Do we have examples for managing data access, where an inhomogenous mix of access rules applies to a single data product? An example is sharing calibration data across independent measurement or observation campaigns to maximize the efficiency of an expensive facility. Here access rules between campaigns can differ, whereas some fraction of the data package/product is commensal.

Answer: You could look at AURIN, which combines urban infrastructure data across a range of private and public sources, and mediates access for researchers, government and industry users.

What if researchers in my institution are reluctant to share data?

Answer: Researchers can be reluctant to share data if there is no perceived immediate benefit. Often a salient benefit of preparing research data to share is that it’s easier for the researcher to find it and reuse it themselves in the future. Although many research funders and journal publishers now require a data availability statement, there may be specific reasons why some research disciplines do not encourage data sharing. It might be worth having a longer conversation about what your researchers’ needs are in relation to managing active data, and starting from there.

Interoperable

(regarding linked data:) Would relational database be used to reflect relationships between objects?

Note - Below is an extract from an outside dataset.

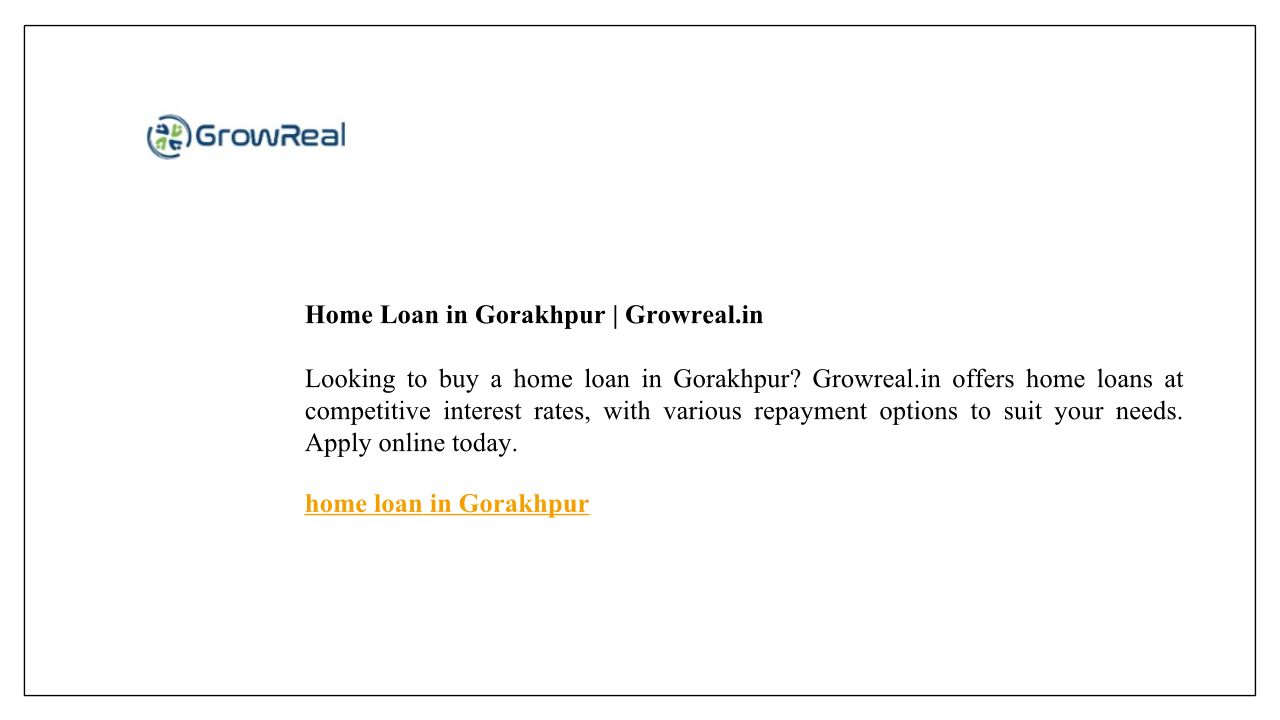 GrowReal

Home Loan in Gorakhpur | Growreal.in

Looking to buy a home loan in Gorakhpur? Growreal.in offers home loans at competitive interest rates, with various repayment options to suit your needs. Apply online today.

home loan in Gorakhpur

Answer: Linked data does not generally used relationship databases (such as SQL). Relational databases are limited in that relationships can only be defined with records in the same database. One of the strengths of linked (open) data is that any publicly-available dataset can be linked to.

Do some of the platforms e.g. FigShare ‘build in’ elements of interoperability by default? If our dataset is hosted there, is it meeting FAIR standards?

Answer: The various data repository platforms all build in some elements of the FAIR principles, but still put some of the onus on the data depositor. For example, most data repositories let you add keywords to your metadata record, but they do not necessarily require you to add keywords from a vocabulary that follows FAIR principles. It would be up to you to do that.

Reusable

(All questions were answered during the live Q&A session).